The Supreme Court ruled against two users of what HMRC deemed to be a failed tax avoidance film partnership scheme – De Silva and Dokelman – who the Revenue claimed tried to use legitimate investment in the film industry as a ‘hook’ for tax avoidance.

HMRC defeated the avoidance scheme, in which De Silva and Dokelman participated, in court but the pair argued on a technicality that HMRC could not overturn their loss relief claims arising out of the failed schemes.

However, the Supreme Court ruled in favour of HMRC and established the precedent that these taxpayers, and others waiting for this ruling, will now have to pay their tax.

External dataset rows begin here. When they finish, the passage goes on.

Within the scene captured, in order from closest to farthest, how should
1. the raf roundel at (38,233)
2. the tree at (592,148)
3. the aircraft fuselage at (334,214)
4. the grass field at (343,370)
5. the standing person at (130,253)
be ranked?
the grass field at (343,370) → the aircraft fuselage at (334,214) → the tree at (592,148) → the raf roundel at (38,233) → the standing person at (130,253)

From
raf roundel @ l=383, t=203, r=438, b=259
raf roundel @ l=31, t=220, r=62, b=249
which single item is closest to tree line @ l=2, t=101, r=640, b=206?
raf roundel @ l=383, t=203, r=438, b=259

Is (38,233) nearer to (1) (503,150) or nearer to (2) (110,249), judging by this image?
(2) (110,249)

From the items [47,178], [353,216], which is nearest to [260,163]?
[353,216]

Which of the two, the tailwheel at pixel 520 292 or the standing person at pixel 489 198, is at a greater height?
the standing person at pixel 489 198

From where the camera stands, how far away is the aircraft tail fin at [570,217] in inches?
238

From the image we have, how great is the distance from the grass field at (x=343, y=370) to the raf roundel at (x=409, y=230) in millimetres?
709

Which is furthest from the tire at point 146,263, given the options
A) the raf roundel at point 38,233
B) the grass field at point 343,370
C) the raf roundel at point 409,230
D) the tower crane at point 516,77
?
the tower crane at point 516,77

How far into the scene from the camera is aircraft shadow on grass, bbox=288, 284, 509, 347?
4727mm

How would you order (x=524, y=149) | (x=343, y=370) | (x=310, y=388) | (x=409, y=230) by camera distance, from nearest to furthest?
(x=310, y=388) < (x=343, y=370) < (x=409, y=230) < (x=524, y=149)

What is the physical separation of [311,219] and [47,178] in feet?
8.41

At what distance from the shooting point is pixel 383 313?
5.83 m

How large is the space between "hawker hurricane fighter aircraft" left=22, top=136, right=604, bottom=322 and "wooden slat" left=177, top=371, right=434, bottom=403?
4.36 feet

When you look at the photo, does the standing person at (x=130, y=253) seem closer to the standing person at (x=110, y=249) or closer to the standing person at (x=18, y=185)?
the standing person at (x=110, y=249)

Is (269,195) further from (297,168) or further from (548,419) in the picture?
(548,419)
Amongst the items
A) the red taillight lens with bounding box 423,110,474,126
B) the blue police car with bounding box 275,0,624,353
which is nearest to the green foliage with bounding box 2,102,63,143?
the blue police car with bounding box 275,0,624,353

The case dates back to 2011 and involves two taxpayers, referred to in the judgment as “R (on the application of De Silva and another)”.

A Supreme Court summary stated that investors in the scheme had “invested in and became limited partners of various partnerships in the implementation of marketed tax avoidance schemes”.

Others will have to ‘pay what they owe’

Commenting on the case Jim Harra, director general for customer strategy and tax design at HMRC, said: “This is another great success in HMRC’s drive against tax avoidance. HMRC defeated De Silva and Dokelman’s tax avoidance scheme but they still argued on a technicality that the department could not collect the tax.

“The Supreme Court’s decision in favour of HMRC on this point will ensure that these taxpayers and others waiting behind their case will have to pay what they owe.”

String of HMRC victories

The victory is the latest in a string of HMRC victories against investment schemes in the creative industries for tax purposes.

In June the ‘Ingenious’ film partnership lost the latest decision in an ongoing dispute with HMRC over an estimated £700m tax bill after a tribunal ruled losses eligible for tax relief were to be cut to 4%, while the latest ‘Icebreaker’ appeal was dismissed by the Upper Tribunal.

The UK’s tax authority has lost only three of the tax avoidance cases which went to court in 2016-17, out of a total of 26 decisions on tax avoidance between HMRC and a company or individual.